»»

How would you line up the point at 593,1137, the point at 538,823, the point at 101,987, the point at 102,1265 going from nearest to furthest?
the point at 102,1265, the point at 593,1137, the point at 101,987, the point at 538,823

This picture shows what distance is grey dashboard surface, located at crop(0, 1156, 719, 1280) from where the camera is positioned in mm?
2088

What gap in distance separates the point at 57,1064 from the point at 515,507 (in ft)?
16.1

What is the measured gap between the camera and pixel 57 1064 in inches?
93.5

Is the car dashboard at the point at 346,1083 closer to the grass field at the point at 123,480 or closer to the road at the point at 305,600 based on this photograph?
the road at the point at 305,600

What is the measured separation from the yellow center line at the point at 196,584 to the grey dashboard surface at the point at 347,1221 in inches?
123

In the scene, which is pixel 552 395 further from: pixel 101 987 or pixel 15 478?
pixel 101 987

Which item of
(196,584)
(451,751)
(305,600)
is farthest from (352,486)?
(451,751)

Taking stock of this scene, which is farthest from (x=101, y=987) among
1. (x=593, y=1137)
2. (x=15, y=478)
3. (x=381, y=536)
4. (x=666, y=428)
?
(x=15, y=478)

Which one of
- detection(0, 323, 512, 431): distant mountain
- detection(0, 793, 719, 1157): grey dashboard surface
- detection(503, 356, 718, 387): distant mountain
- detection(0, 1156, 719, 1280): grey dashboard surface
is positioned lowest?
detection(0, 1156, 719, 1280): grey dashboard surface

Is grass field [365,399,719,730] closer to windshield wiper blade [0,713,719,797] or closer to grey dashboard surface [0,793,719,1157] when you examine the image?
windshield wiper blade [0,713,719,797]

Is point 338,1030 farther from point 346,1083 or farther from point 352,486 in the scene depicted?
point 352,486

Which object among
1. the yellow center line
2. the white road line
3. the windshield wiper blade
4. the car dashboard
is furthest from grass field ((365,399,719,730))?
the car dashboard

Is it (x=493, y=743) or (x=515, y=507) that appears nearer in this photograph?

««

* _Task objective_:
Copy the full listing above line by line, keeping every word, number, and punctuation mark unchanged.

* _Final answer_:
How would you line up the point at 593,1137, the point at 538,823, the point at 101,987, the point at 102,1265 going from nearest to furthest?
the point at 102,1265, the point at 593,1137, the point at 101,987, the point at 538,823

This picture shows what distance is grey dashboard surface, located at crop(0, 1156, 719, 1280) from where the camera is positioned in mm?
2088

What gap in distance separates the point at 57,1064 from the point at 515,507 (in ft)?
16.1

What is the measured gap between the camera and pixel 57 1064 in inches?
93.5

Is the car dashboard at the point at 346,1083 closer to the grass field at the point at 123,480 or closer to the road at the point at 305,600 based on this photograph?
the road at the point at 305,600

What is the measured separation from the yellow center line at the point at 196,584 to the grey dashboard surface at the point at 347,1221 in inches?
123

In the scene, which is pixel 552 395 further from: pixel 101 987 or pixel 15 478?
pixel 101 987

Which item of
(196,584)
(451,751)
(305,600)
is farthest from (352,486)?
(451,751)

Taking stock of this scene, which is farthest from (x=101, y=987) among
1. (x=593, y=1137)
2. (x=15, y=478)
3. (x=381, y=536)
4. (x=666, y=428)
?
(x=15, y=478)

Which one of
- detection(0, 323, 512, 431): distant mountain
- detection(0, 793, 719, 1157): grey dashboard surface
- detection(503, 356, 718, 387): distant mountain
- detection(0, 1156, 719, 1280): grey dashboard surface
is positioned lowest?
detection(0, 1156, 719, 1280): grey dashboard surface

Is grass field [365,399,719,730] closer to windshield wiper blade [0,713,719,797] or closer to grey dashboard surface [0,793,719,1157] when you examine the image?
windshield wiper blade [0,713,719,797]

Is point 338,1030 farther from point 346,1083 or farther from point 352,486 in the scene depicted?
point 352,486

Which object among
1. the yellow center line
2. the white road line
3. the windshield wiper blade
4. the car dashboard
is furthest from grass field ((365,399,719,730))?
the car dashboard

Is it (x=493, y=743) or (x=515, y=507) that appears nearer in this photograph?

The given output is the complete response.